Neri nkafkafi at yahoo.com
Tue Jul 18 20:51:06 UTC 2006


No: HPFGUIDX 155593

> Pippin:
> If you can't see the irony in "I could forgive his pride" then I 
guess
> we are reading the same book but living in different universes <g> 

Neri:
Of course there's irony. There's also self-irony in the other 
half "if he hadn't mortified mine". This is exactly why this line is 
memorable. But there isn't condemnation of pride as a deadly sin 
here, or of Darcy as an evil man.

> Sydney:
> 
> *blink*  Um, did we read the same book?  Of course Elizabeth's
> mistaken about Darcy's motives and his whole character.  She is 
ready
> to believe he defrauded a man out of his inheritance, and that he
> wilfully destroyed the love of Bingley and Jane because Jane wasn't
> rich enough.  When she finds out the truth, she's hardly 
just, "huh. 
> so that's what really happened."  She's like:
> 
> "Astonishment, apprehension, and even horror, oppressed her. She
> wished to discredit it entirely, repeatedly exclaiming, "This must 
be
> false! This cannot be! This must be the grossest falsehood!" "
>

Neri:
You miss the distinction I make between motivations, biography and 
true nature. Elizabeth *is* mistaken about motivations (of herself as 
well as of others), about biography (The quarrel between Wickham and 
Darcy) but she does not mistake true nature for long. 

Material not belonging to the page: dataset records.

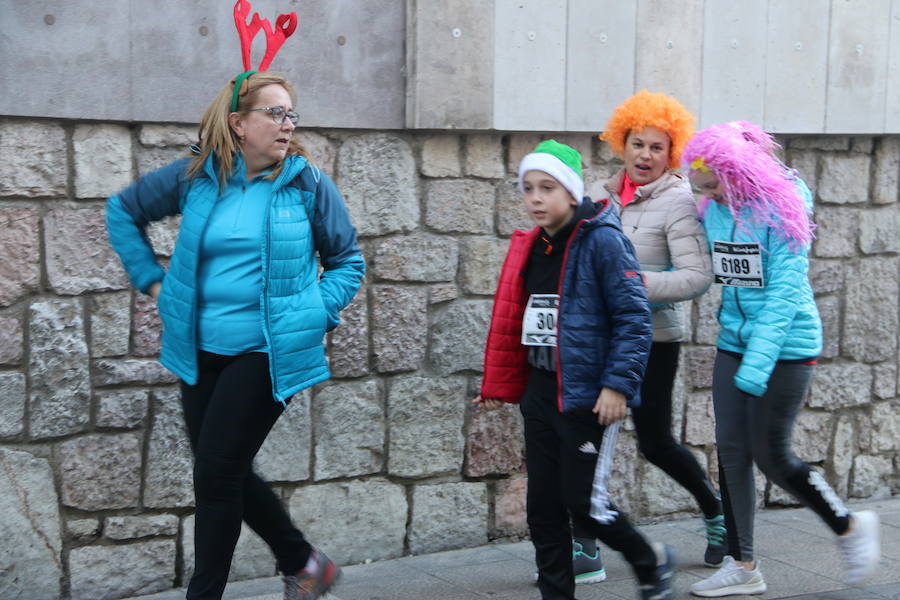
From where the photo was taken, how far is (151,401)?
4.31 meters

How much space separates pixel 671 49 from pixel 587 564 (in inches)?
90.2

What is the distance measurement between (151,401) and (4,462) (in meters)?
0.54

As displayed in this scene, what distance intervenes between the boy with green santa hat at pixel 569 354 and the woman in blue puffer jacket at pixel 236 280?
598 millimetres

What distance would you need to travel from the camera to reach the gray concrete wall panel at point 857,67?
223 inches

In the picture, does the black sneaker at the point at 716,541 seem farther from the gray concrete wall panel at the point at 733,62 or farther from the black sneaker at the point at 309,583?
the gray concrete wall panel at the point at 733,62

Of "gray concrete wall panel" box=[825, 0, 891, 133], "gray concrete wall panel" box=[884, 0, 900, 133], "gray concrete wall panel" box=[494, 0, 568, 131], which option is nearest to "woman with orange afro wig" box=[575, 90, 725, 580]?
"gray concrete wall panel" box=[494, 0, 568, 131]

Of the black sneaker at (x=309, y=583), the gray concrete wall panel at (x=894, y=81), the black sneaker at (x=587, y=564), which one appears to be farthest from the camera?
the gray concrete wall panel at (x=894, y=81)

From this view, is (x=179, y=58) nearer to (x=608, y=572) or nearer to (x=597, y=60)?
(x=597, y=60)

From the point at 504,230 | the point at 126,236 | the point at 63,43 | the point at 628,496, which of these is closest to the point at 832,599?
the point at 628,496

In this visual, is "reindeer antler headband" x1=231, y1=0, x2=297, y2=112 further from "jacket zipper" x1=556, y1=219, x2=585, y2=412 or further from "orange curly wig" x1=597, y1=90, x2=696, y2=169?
"orange curly wig" x1=597, y1=90, x2=696, y2=169

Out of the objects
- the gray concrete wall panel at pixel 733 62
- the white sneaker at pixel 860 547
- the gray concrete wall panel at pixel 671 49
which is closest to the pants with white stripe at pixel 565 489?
the white sneaker at pixel 860 547

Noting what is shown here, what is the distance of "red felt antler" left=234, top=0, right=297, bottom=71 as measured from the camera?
150 inches

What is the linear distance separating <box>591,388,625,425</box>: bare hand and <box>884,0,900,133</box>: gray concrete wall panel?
299 centimetres

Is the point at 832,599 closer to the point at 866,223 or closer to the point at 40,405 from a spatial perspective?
the point at 866,223
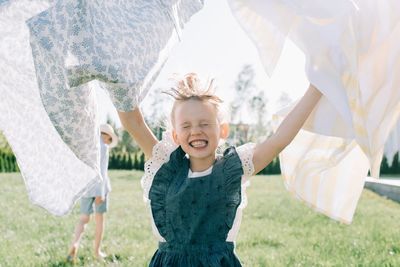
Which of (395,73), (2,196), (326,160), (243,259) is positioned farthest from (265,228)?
(2,196)

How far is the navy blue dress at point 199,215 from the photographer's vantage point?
3045 millimetres

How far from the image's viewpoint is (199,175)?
126 inches

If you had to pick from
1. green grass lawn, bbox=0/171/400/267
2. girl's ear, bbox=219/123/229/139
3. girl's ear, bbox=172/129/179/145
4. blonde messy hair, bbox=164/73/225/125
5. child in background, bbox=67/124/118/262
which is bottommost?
green grass lawn, bbox=0/171/400/267

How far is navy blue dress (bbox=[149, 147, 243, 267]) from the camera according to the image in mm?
3045

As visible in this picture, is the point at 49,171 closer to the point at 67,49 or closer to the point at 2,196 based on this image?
the point at 67,49

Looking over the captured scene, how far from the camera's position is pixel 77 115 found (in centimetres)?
293

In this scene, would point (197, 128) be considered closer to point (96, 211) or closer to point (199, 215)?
point (199, 215)

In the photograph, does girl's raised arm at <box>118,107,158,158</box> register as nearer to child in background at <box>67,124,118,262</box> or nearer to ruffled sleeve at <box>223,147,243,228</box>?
ruffled sleeve at <box>223,147,243,228</box>

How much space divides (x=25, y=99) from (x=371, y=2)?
174 cm

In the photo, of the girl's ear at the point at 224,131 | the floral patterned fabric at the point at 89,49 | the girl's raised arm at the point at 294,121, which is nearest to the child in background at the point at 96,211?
the girl's ear at the point at 224,131

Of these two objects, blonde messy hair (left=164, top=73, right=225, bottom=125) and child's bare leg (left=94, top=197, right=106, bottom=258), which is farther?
child's bare leg (left=94, top=197, right=106, bottom=258)

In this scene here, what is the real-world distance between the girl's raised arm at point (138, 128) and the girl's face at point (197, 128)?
154mm

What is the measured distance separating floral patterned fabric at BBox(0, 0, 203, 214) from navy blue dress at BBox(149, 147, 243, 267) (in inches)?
15.7

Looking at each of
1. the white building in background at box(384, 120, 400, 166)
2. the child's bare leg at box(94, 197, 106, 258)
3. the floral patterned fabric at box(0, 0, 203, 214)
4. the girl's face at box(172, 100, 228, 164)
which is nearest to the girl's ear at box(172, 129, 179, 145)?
the girl's face at box(172, 100, 228, 164)
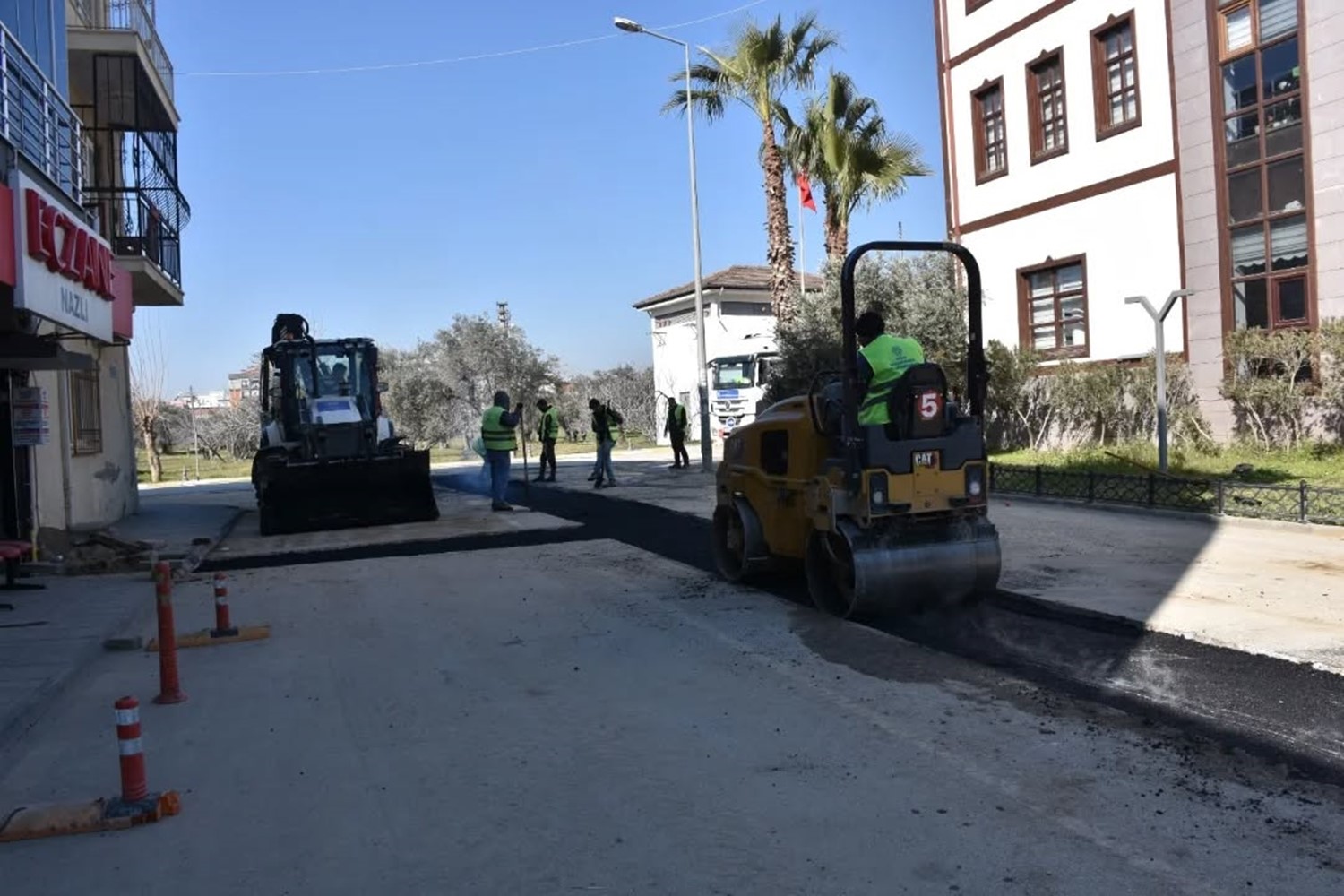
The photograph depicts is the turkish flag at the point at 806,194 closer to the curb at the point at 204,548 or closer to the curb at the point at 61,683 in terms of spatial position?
the curb at the point at 204,548

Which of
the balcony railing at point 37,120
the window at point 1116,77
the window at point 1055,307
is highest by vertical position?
the window at point 1116,77

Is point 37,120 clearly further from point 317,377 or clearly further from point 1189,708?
point 1189,708

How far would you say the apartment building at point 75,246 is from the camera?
8.62 m

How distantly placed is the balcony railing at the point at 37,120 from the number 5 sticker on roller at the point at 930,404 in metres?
6.91

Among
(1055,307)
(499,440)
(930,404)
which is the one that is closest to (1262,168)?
(1055,307)

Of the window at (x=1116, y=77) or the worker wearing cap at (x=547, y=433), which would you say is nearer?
the window at (x=1116, y=77)

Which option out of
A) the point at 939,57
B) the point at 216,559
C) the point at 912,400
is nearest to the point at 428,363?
the point at 939,57

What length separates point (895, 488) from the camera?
7238 mm

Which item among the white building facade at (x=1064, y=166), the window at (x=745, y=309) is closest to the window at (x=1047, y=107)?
the white building facade at (x=1064, y=166)

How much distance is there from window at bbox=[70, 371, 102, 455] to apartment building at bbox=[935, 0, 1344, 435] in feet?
57.2

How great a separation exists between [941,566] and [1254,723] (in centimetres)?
250

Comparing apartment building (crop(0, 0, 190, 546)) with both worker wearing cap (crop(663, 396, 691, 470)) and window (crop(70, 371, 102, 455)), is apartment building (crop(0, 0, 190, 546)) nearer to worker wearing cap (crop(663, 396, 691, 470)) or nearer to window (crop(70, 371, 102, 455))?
window (crop(70, 371, 102, 455))

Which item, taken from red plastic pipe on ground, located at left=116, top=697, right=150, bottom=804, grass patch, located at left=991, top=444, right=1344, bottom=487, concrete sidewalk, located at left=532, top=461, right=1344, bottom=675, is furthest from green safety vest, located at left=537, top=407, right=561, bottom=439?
red plastic pipe on ground, located at left=116, top=697, right=150, bottom=804

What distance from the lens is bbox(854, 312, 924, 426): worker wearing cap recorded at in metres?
7.41
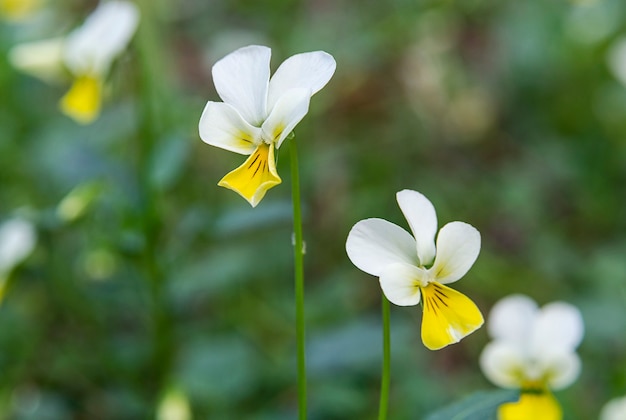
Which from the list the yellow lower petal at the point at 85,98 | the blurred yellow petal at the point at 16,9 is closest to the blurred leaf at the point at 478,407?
the yellow lower petal at the point at 85,98

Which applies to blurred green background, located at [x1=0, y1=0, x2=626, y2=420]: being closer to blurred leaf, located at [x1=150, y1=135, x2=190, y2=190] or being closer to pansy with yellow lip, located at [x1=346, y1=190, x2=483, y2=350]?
blurred leaf, located at [x1=150, y1=135, x2=190, y2=190]

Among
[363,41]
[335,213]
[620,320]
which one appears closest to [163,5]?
[363,41]

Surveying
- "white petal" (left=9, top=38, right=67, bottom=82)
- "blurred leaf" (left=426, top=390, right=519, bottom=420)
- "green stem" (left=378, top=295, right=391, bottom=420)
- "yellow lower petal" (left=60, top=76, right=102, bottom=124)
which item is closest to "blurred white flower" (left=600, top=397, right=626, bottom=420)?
"blurred leaf" (left=426, top=390, right=519, bottom=420)

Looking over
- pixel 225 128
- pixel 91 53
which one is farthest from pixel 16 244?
pixel 225 128

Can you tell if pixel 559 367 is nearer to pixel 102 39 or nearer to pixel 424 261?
pixel 424 261

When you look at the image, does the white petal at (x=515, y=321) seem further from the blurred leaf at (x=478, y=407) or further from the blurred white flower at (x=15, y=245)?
the blurred white flower at (x=15, y=245)

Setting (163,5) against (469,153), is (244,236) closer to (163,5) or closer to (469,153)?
(469,153)
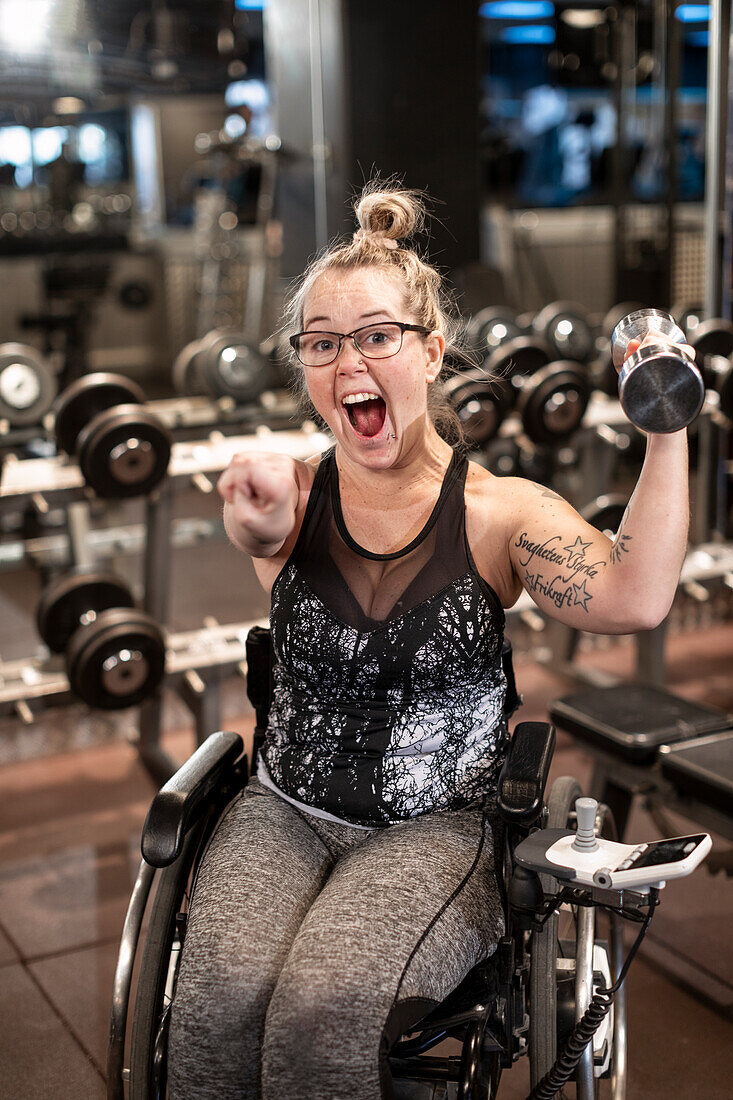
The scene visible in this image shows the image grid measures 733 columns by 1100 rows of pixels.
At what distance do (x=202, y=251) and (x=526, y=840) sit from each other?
4.74 metres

The quotes above, as you say, show Elizabeth when she isn't rational, 
mainly because of the marriage proposal she just refused. However, at 
that point she had already found by herself that she's not in love 
with Wickham, that he's not an admirable man, and she has only 
believed his version because she didn't have Darcy's version. Just 
several days after reading Darcy's version, when her agitation 
subsides a bit, she believes him although it's still only his word 
against Wickham's, and despite her other objections to him (his 
interference with her sister's engagements and his despise for her 
family) have only been confirmed.

Basically both Elizabeth and Emma show good instincts regarding human 
true nature despite their intellectual failure to recognize 
motivations and being lied to about the facts. Elizabeth never falls 
for Wickham and Emma never falls for Churchill. Elizabeth is deceived 
about Darcy's character only for a short time and Emma is never 
deceived about Knightly's character. So in principle the ESE and DDM 
paradigms just don't work in Austen's novels.